= TASK DESCRIPTION =
From the line with "Man Powered Hydrofoil" through the line with "Venice, Italy - 2000pc", repeat the entries verbatim, both end lines included, and add nothing.

======== EXCERPTED RECORDS

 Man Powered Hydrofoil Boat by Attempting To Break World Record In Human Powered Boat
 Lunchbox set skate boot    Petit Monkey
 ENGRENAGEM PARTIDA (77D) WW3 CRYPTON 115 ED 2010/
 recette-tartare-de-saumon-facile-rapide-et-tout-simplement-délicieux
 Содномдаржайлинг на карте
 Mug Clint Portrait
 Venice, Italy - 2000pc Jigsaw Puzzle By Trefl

================
======== EXCERPTED RECORDS

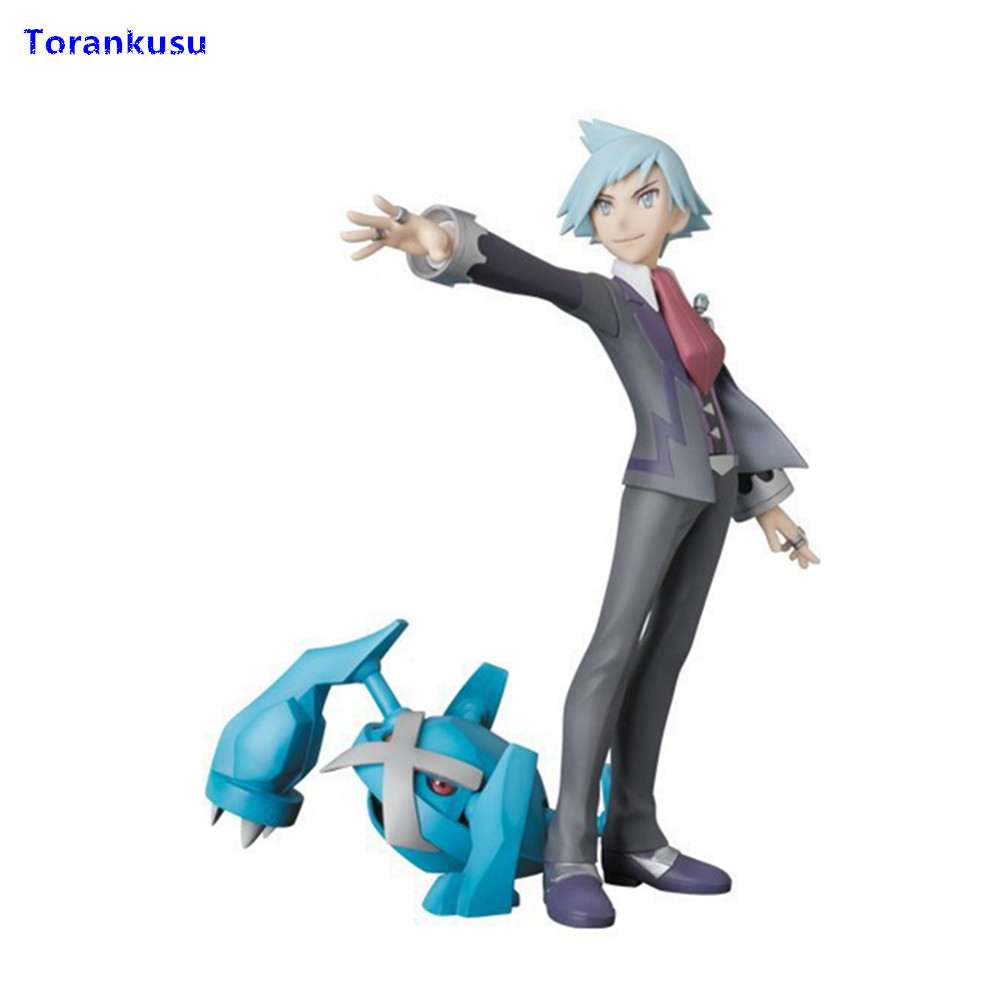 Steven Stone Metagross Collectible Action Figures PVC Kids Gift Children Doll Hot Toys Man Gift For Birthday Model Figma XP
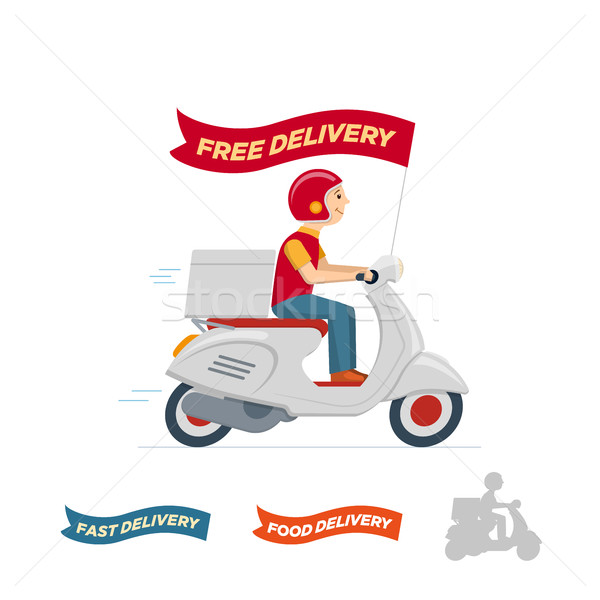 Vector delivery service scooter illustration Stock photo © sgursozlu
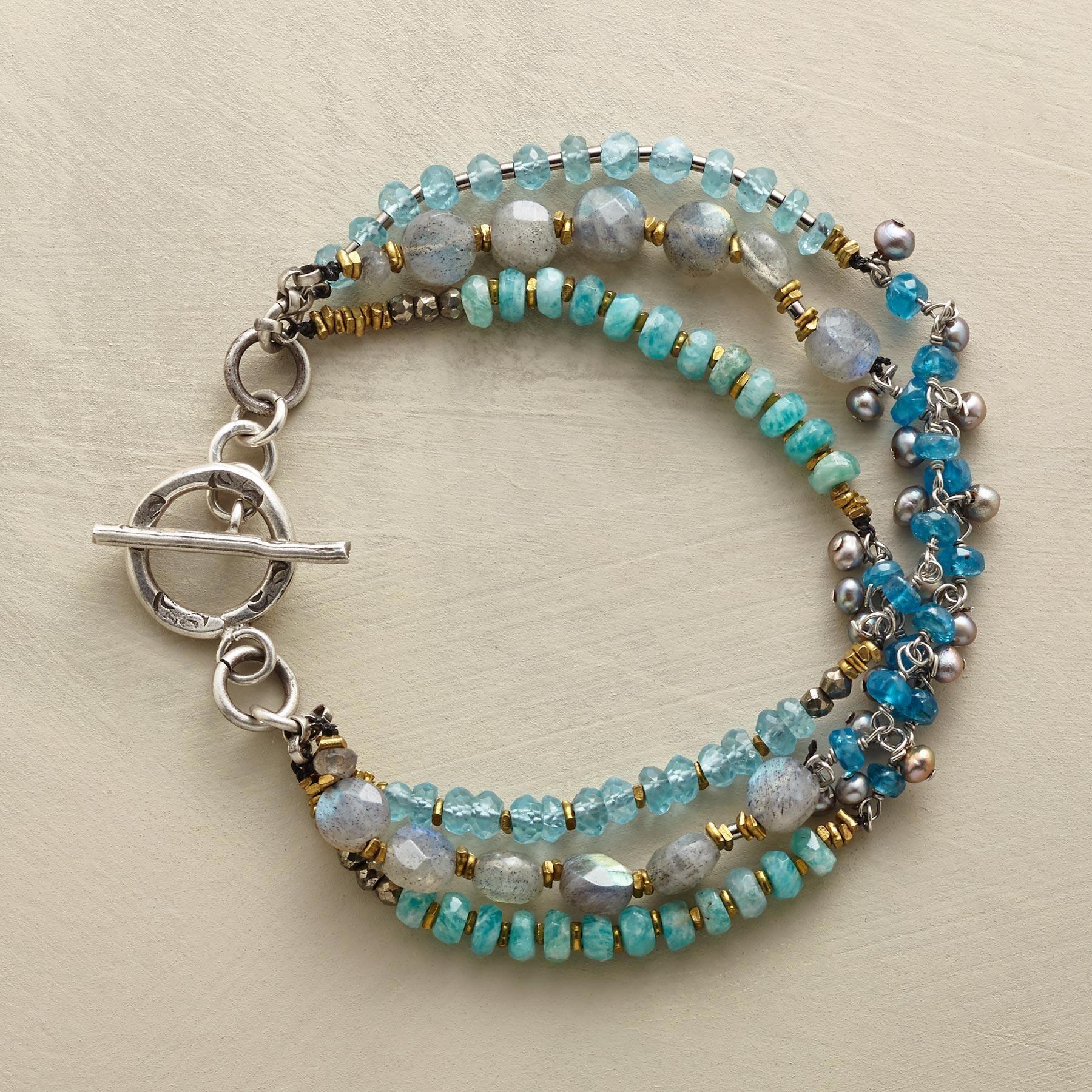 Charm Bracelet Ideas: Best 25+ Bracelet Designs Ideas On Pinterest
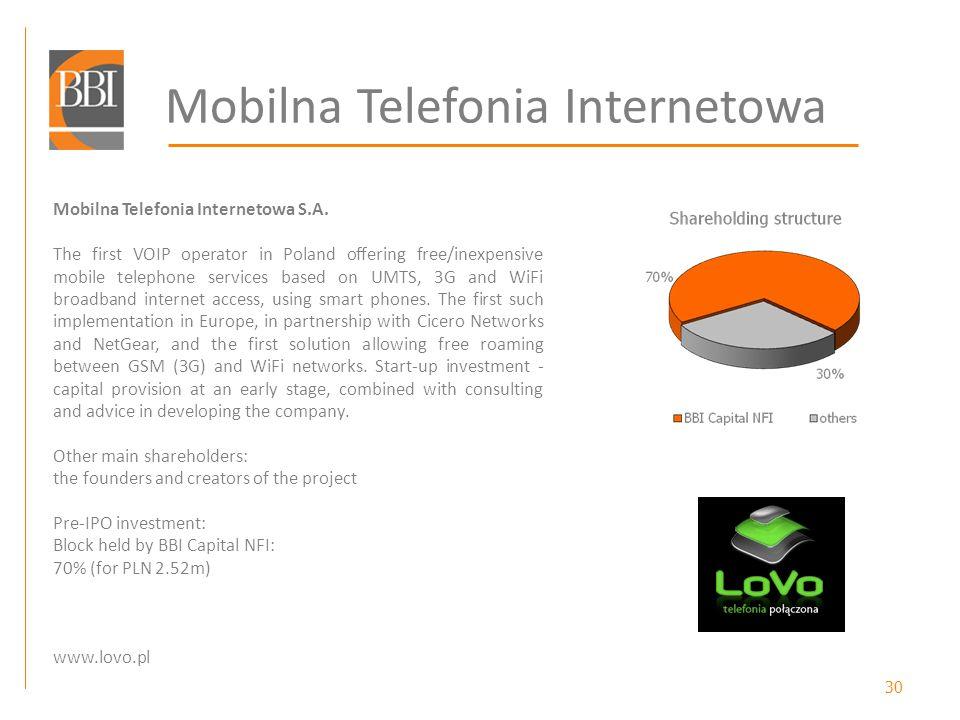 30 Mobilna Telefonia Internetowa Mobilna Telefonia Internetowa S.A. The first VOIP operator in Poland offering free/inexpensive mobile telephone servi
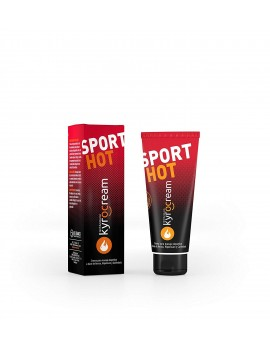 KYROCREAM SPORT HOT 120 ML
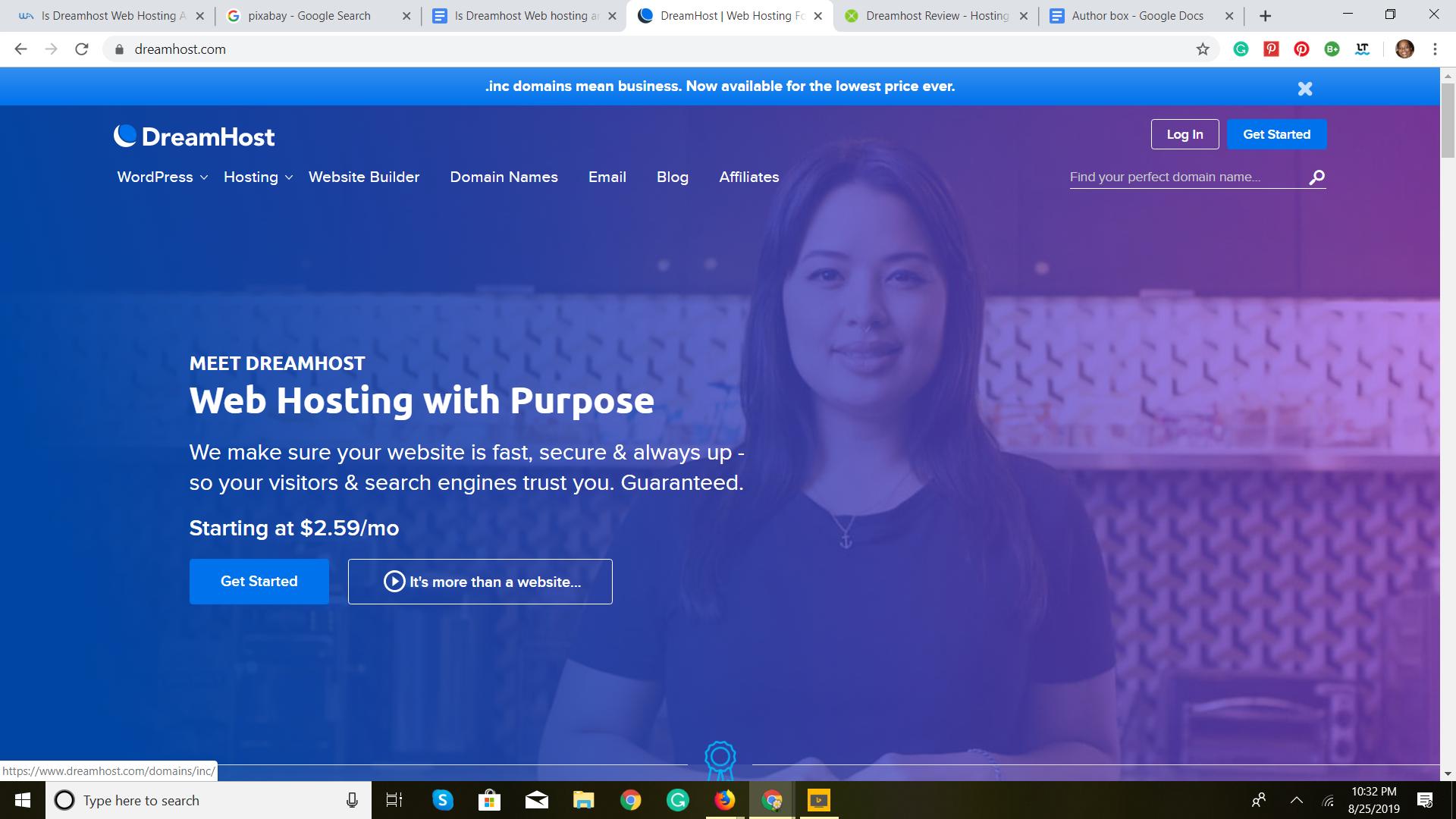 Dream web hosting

================
======== EXCERPTED RECORDS

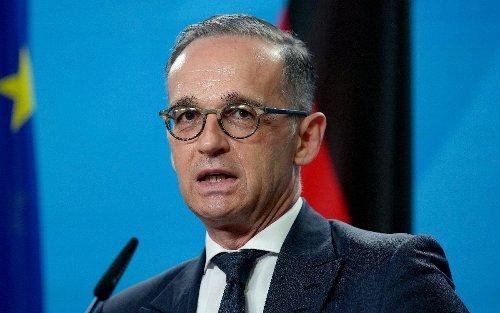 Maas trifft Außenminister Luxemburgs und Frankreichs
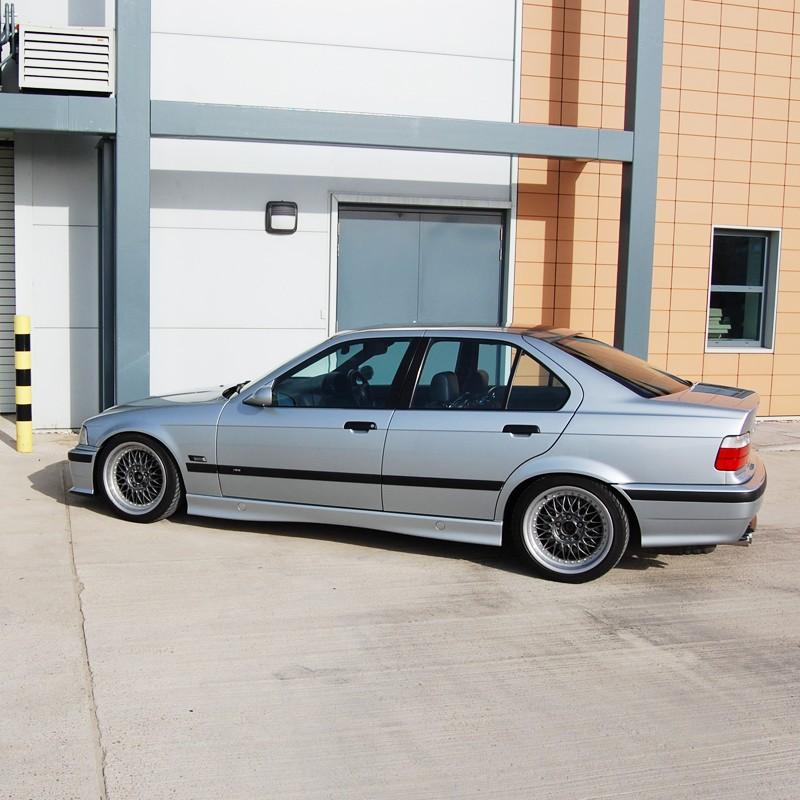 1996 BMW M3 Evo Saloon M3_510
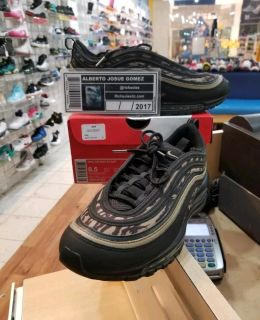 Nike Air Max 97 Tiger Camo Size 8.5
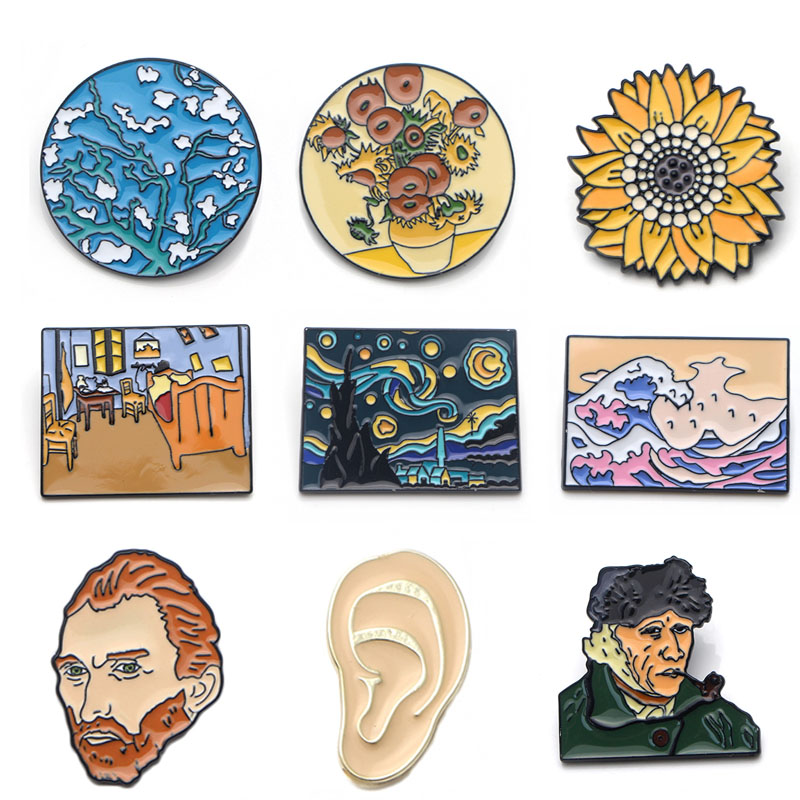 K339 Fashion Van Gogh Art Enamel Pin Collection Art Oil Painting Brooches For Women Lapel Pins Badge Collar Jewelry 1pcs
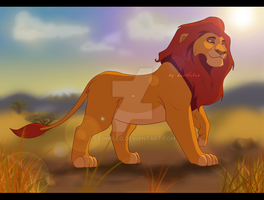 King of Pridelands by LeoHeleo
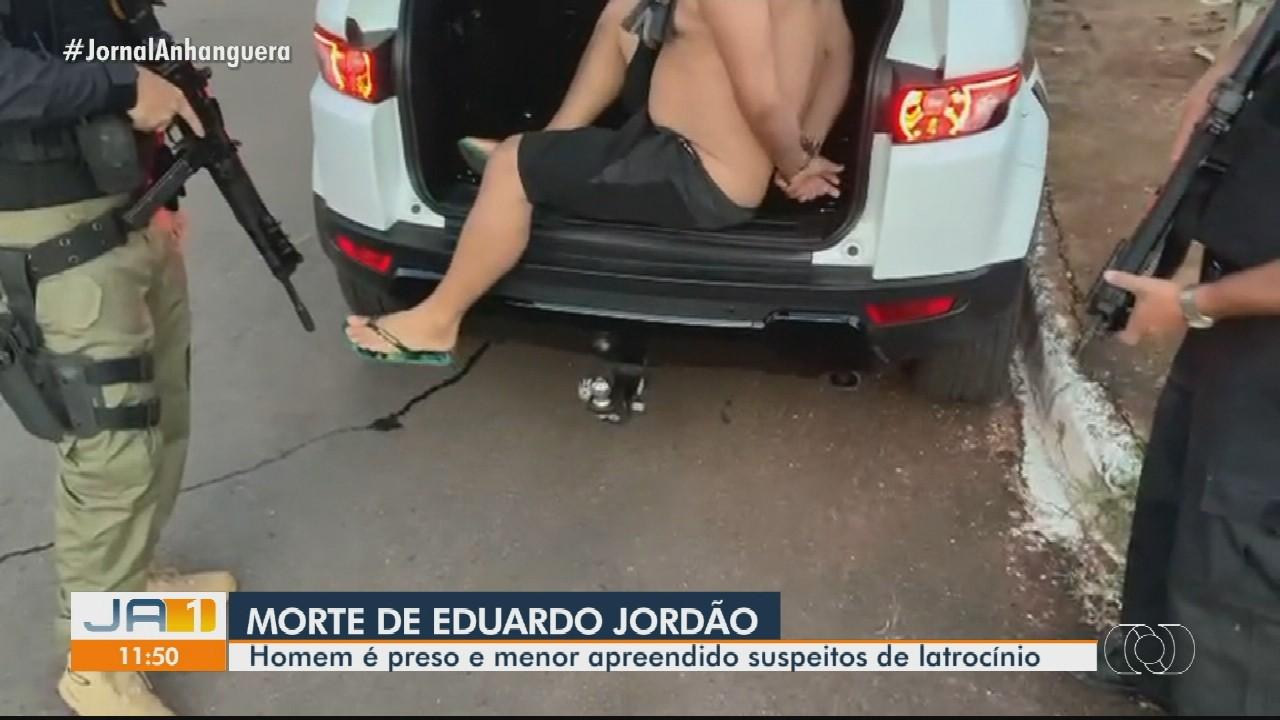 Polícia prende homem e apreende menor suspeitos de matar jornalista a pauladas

================

= TASK OUTPUT =
 Man Powered Hydrofoil Boat by Attempting To Break World Record In Human Powered Boat
 Lunchbox set skate boot    Petit Monkey
 ENGRENAGEM PARTIDA (77D) WW3 CRYPTON 115 ED 2010/
 recette-tartare-de-saumon-facile-rapide-et-tout-simplement-délicieux
 Содномдаржайлинг на карте
 Mug Clint Portrait
 Venice, Italy - 2000pc Jigsaw Puzzle By Trefl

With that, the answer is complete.